Pas (encore ?) de salaire unique pour les députés européens

nota: un article portant sur le même sujet a été publié dans le Monde du 10 mai 2000. Le présent article constitue une nouvelle vesrion actualisée.

A travail égal, salaire égal. Soit. Mais à qui se comparer ? à son collègue, parlementaire national, ou à son voisin, député européen d’un autre Etat ? Jusqu’à présent c’est la première solution qui prévaut : les eurodéputés perçoivent les mêmes indemnités que les parlementaires nationaux du même pays. Cette situation est un héritage de ce qui existait lorsque les députés européens n’étaient que des délégués des parlements nationaux. Depuis 1979, ils sont élus au suffrage universel, mais le système de rémunération a été conservé. Dans presque tous les Etats, parlementaires nationaux et eurodéputés ont la même indemnité de base : en France, 6.735 euros par mois (brut). Il ne s’agit que de l’indemnité parlementaire de base, à l’exclusion des indemnités supplémentaires qui elles, sont fixées par le PE (voir annexe).

Ce qui veut dire aussi que les parlementaires européens ne gagnent pas tous pareil et qu’il existe même des différences importantes entre les pays.
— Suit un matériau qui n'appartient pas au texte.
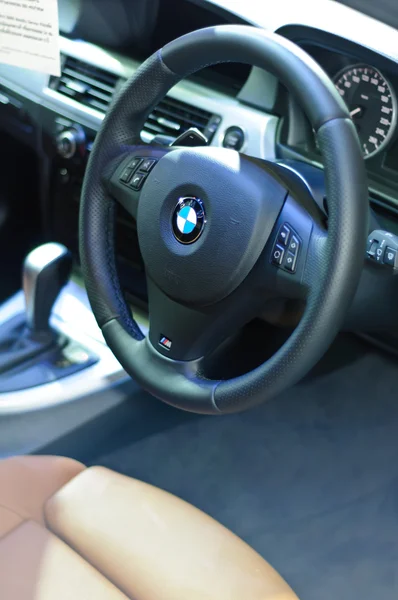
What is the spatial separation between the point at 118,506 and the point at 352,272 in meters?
0.49

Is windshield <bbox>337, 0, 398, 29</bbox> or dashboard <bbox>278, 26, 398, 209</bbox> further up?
windshield <bbox>337, 0, 398, 29</bbox>

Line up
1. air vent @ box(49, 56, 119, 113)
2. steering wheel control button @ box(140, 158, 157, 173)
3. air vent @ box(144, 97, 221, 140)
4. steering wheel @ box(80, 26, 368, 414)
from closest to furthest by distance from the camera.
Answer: steering wheel @ box(80, 26, 368, 414) → steering wheel control button @ box(140, 158, 157, 173) → air vent @ box(144, 97, 221, 140) → air vent @ box(49, 56, 119, 113)

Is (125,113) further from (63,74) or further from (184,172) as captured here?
(63,74)

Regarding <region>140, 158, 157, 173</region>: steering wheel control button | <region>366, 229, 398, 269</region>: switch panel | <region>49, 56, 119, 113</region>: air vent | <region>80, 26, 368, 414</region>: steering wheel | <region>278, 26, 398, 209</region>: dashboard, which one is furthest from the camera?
<region>49, 56, 119, 113</region>: air vent

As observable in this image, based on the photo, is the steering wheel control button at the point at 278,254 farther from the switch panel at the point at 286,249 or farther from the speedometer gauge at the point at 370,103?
the speedometer gauge at the point at 370,103

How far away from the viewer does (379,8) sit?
1.25 m

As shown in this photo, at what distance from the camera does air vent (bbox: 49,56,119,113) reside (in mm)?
1355

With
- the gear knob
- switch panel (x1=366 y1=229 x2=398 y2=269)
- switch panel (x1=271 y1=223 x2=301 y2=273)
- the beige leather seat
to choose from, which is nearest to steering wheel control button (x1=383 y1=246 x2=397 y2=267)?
switch panel (x1=366 y1=229 x2=398 y2=269)

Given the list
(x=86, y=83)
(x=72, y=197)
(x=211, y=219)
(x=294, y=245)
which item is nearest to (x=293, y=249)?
(x=294, y=245)

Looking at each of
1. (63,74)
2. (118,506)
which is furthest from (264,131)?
(118,506)

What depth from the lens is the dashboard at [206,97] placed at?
43.6 inches

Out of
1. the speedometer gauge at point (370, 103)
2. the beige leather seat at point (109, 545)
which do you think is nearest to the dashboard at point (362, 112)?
the speedometer gauge at point (370, 103)

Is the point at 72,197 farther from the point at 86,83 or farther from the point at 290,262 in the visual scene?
the point at 290,262

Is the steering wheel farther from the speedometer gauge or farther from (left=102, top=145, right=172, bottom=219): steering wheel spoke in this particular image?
the speedometer gauge
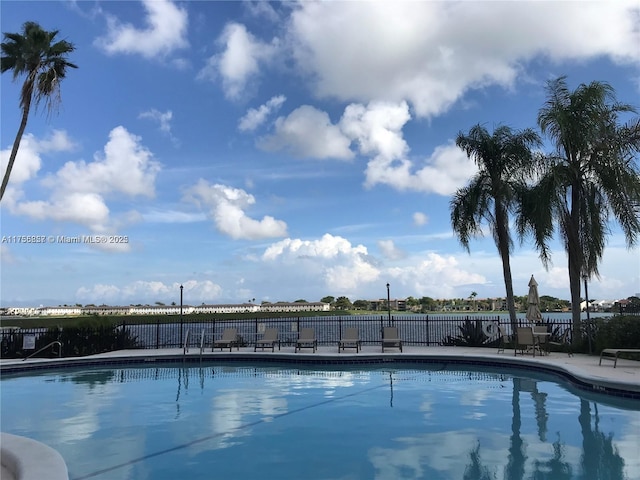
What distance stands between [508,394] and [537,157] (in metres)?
9.28

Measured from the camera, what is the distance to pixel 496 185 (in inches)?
710

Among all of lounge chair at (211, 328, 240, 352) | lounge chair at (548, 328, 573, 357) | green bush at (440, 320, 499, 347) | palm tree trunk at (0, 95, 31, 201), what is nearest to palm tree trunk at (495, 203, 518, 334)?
green bush at (440, 320, 499, 347)

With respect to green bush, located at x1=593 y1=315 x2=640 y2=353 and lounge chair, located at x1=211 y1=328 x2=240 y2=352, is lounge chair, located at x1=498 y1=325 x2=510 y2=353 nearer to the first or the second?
green bush, located at x1=593 y1=315 x2=640 y2=353

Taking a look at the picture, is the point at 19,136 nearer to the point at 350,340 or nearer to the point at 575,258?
the point at 350,340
Des écarts qui augmenteront avec l’arrivée des députés issus des nouveaux Etats membres. Aujourd’hui, l’écart des salaires de base entre eurodéputés est de 1 à 4. En juin prochain, il va passer de 1 à 15. Une situation intenable auquel le Parlement européen a tenté de remédier en proposant un salaire unique.

Les difficultés commencent lorsqu’il s’agit de fixer le montant. Une solution simple aurait été de fixer le salaire à la moyenne des salaires. La moyenne actuelle, ou la moyenne après juin, encore plus basse ? La proposition n’enthousiasme guère les mieux dotés, qui préfèreraient un niveau fixe mais pas trop pénalisant pour eux. C’est la voie qui a été finalement retenue. En décembre 2003, le PE a donc proposé une réforme du statut d’eurodéputé accompagné d’une proposition d’indemnité unique, égale à la moitié du traitement de base d'un juge de la Cour de justice, soit de l'ordre de 8.500 euros mensuels.

La résolution du PE requérait cependant l'accord du Conseil pour entrer en vigueur. A plusieurs reprises, le Conseil a refusé, notamment sous la pression de la France et de l’Allemagne, et le PE en reste au statu quo.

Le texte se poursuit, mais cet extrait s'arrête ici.